Diggsey / ijson

More efficient alternative to `serde_json::Value` which saves memory by interning primitive values and using tagged pointers.
Apache License 2.0
127 stars 14 forks source link

add simd-json and json-rust #9

Closed gkorland closed 1 year ago

gkorland commented 2 years ago

@Diggsey I added two more libraries to the benchmark, but it seems like on simd there is some error.

Diggsey commented 2 years ago

Thanks for the PR! I'll try to look at this ASAP but feel free to bug me if I don't get around to it in the next few days.

Diggsey commented 2 years ago

I looked into this, and there are two reasons why it errors:

1) There is some lazily initialized static data from the ahash crate (simd_json -> halfbrown -> hashbrown -> ahash) which was being counted as a leak.

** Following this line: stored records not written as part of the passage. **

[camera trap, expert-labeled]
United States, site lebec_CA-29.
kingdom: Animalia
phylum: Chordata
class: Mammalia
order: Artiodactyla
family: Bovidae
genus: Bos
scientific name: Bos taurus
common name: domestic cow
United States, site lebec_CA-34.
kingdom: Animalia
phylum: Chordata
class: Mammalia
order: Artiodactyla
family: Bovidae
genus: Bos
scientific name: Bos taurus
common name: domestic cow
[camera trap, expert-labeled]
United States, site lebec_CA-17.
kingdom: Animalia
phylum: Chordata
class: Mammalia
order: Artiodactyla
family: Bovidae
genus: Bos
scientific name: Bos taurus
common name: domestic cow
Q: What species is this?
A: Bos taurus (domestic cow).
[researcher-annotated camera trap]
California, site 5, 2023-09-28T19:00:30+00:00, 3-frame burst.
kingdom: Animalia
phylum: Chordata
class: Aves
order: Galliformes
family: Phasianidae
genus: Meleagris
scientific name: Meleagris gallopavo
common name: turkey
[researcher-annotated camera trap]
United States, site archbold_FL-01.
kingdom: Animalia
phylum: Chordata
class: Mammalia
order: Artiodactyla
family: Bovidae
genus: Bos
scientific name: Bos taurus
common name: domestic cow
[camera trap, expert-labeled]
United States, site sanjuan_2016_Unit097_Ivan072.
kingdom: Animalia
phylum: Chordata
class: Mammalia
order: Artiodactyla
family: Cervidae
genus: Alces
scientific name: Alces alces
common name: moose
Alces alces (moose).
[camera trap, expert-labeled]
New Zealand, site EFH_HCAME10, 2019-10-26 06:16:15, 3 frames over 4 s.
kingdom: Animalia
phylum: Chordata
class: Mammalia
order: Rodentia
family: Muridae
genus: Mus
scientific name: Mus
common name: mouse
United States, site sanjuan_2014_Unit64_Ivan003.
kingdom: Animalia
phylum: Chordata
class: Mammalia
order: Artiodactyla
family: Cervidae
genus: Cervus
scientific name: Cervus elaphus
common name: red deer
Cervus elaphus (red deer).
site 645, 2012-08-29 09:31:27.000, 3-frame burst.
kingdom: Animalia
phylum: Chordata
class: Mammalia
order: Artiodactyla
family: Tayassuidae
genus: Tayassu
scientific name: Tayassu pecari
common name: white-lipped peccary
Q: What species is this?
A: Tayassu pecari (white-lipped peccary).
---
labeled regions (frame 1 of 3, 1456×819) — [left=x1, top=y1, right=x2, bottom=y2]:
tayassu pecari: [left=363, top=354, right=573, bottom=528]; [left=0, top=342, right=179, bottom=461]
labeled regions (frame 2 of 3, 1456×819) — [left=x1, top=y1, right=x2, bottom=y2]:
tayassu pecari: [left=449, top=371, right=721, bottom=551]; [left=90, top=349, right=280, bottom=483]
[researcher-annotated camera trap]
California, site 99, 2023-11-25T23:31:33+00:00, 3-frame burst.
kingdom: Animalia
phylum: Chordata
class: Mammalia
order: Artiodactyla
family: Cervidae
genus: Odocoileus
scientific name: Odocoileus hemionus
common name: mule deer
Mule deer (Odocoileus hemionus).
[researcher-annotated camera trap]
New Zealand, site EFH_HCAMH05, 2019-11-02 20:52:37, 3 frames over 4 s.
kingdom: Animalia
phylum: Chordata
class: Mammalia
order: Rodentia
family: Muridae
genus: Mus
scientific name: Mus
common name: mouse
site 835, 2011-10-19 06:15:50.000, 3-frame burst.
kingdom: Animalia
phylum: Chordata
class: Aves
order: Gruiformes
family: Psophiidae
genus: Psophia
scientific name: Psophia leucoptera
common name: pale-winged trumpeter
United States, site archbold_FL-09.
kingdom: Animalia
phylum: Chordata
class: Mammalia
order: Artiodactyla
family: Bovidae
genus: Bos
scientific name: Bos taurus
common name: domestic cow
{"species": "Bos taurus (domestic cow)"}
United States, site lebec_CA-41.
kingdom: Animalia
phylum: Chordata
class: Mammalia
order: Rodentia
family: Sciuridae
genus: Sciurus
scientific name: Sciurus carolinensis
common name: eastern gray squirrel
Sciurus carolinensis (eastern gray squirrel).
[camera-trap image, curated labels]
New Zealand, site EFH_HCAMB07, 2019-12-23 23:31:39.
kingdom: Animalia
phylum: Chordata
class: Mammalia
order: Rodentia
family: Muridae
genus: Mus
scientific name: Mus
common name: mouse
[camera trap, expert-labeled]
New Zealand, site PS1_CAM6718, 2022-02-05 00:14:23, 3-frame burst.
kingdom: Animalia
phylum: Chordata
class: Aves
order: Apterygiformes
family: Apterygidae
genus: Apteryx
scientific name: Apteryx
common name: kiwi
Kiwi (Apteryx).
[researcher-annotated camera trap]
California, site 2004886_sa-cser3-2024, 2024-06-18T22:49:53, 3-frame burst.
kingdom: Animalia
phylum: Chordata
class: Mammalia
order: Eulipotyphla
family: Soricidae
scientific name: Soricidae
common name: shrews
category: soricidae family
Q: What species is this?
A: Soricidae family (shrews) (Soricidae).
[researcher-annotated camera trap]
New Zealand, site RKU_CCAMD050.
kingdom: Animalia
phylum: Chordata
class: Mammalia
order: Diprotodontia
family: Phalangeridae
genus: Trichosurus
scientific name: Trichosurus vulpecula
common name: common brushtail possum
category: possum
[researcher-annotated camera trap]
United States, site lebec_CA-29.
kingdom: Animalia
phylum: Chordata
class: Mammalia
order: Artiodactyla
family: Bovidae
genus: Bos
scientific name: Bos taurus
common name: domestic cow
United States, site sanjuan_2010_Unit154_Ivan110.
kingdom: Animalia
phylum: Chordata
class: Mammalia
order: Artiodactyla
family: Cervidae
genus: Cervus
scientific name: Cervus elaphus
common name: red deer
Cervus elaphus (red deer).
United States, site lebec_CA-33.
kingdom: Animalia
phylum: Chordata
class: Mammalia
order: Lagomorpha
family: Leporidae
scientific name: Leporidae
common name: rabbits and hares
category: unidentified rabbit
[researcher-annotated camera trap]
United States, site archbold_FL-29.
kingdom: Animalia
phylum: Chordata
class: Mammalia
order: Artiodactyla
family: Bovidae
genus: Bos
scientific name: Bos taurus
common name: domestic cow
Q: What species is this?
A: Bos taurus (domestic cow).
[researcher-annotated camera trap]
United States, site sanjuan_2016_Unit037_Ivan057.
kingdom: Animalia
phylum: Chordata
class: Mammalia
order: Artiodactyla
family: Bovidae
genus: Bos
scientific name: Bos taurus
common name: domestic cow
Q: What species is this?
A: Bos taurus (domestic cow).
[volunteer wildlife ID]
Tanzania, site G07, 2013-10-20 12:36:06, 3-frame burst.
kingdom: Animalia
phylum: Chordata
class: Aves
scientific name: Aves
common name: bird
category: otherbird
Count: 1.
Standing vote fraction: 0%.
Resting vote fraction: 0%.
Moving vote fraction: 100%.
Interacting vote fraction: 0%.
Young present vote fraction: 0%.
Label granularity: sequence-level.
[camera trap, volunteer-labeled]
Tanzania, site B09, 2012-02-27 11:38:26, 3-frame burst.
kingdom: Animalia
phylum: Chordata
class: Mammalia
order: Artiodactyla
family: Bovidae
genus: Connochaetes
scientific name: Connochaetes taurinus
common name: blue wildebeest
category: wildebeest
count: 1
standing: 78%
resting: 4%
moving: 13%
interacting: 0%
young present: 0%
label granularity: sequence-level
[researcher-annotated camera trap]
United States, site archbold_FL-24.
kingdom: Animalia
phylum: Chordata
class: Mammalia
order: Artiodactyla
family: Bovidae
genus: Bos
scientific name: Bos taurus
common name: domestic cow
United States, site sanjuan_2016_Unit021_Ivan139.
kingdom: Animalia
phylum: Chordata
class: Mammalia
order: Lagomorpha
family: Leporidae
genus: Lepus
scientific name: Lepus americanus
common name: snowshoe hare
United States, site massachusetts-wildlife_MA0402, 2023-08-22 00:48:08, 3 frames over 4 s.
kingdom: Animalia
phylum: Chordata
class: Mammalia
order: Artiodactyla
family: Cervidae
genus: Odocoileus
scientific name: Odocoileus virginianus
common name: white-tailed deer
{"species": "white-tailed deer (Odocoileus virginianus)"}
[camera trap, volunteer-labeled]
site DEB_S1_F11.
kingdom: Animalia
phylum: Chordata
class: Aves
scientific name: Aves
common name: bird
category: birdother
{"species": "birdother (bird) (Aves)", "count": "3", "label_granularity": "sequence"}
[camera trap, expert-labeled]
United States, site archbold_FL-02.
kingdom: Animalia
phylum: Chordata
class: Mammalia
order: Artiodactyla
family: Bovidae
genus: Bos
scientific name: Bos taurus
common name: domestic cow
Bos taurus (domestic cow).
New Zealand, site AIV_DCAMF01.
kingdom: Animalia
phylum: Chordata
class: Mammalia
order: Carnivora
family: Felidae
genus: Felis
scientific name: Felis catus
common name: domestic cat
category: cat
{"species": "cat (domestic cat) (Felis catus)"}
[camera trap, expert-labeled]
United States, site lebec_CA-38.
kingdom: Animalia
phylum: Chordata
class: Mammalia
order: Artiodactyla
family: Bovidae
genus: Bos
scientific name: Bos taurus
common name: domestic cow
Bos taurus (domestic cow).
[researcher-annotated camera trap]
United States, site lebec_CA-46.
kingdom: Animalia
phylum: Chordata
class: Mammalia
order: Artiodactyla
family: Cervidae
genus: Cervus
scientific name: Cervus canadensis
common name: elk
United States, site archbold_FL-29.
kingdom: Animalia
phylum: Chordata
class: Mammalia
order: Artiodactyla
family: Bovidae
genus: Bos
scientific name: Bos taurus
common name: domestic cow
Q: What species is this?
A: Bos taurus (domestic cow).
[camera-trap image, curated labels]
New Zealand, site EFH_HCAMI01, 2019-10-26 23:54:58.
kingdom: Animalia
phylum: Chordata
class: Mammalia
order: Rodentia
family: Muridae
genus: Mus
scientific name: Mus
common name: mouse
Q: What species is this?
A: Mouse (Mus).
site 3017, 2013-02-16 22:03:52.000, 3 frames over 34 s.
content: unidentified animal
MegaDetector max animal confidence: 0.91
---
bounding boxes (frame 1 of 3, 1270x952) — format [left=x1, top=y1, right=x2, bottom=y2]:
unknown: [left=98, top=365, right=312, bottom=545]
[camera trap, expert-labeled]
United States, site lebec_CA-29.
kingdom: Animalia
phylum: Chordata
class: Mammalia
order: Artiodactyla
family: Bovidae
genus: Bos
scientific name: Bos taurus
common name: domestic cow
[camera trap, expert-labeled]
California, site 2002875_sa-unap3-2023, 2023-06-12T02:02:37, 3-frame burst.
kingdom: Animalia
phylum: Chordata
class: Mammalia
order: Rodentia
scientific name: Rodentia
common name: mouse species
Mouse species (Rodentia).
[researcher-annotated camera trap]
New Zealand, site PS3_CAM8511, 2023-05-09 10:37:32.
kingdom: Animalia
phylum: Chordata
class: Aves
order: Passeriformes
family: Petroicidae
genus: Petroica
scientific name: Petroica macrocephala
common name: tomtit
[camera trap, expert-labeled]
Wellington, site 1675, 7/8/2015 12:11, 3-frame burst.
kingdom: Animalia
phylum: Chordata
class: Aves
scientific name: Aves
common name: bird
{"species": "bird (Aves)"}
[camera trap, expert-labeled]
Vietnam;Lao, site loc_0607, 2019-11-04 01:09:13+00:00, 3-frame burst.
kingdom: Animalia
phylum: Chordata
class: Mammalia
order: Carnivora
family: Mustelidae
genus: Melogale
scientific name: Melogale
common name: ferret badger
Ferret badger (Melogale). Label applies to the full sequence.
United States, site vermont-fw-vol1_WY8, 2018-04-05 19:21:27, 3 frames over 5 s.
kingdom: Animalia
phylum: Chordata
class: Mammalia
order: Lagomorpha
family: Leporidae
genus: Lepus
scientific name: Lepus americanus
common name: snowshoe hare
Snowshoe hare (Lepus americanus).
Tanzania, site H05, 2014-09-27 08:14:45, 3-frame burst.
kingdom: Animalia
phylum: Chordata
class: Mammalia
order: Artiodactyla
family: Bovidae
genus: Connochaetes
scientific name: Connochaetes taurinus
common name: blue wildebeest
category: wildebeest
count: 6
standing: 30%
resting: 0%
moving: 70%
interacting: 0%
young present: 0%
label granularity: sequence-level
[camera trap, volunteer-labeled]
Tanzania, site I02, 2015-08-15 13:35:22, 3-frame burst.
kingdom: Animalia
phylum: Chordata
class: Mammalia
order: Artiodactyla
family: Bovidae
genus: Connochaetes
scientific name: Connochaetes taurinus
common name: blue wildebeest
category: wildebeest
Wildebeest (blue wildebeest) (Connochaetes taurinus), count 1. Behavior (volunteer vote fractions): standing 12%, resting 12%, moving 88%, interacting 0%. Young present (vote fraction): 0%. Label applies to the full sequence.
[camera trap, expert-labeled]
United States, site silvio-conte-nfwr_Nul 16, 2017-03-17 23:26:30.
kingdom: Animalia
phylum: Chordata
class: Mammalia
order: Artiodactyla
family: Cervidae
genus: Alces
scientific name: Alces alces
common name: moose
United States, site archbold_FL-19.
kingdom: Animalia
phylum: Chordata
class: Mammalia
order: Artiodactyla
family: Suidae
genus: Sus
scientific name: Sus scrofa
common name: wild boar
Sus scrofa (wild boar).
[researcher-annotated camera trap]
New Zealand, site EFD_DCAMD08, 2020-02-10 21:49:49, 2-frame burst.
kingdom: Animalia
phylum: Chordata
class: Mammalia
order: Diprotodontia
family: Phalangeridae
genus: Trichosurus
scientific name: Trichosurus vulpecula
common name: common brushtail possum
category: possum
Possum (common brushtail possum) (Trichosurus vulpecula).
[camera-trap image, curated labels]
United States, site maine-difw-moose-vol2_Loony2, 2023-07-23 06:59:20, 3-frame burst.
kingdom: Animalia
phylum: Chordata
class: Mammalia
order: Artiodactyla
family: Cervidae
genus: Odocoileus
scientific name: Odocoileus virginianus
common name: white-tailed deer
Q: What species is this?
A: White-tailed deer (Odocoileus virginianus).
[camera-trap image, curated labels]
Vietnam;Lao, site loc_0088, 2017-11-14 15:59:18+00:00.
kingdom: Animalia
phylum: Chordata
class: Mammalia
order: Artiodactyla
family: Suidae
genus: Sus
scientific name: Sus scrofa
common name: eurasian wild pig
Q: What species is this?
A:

I resolved this by forcing this to be initialized outside of the tracked region.

2) There is a soundness bug in simd_json's AlignedBuf implementation, which triggered mockalloc to raise an error: https://github.com/simd-lite/simd-json/issues/213

gkorland commented 2 years ago

@Diggsey it seems like the bug was fixed in simd_json

Diggsey commented 2 years ago

This is the fix for the mockalloc issue:

 fn test_simd_decode(data: &[u8]) -> (AllocInfo, AllocInfo) {
+    // `simd_json` uses `hashbrown` which uses `ahash` as the default hasher,
+    // which lazily initializes some static data. Force the initialization to
+    // happen early, or else it will be considered a memory leak.
+    let _ = simd_json::OwnedValue::Object(Default::default());

The new dependencies should also be dev dependencies.

I'd be open to a PR in future to make serde_json a dev dependency too - currently it's only used for its Error type.

gkorland commented 1 year ago

@Diggsey do you think we should move ahead with this PR?

Diggsey commented 1 year ago

Happy to merge if the errors are fixed and those dependencies are made dev-dependencies.

Diggsey commented 1 year ago

Closing due to inactivity. Feel free to re-open.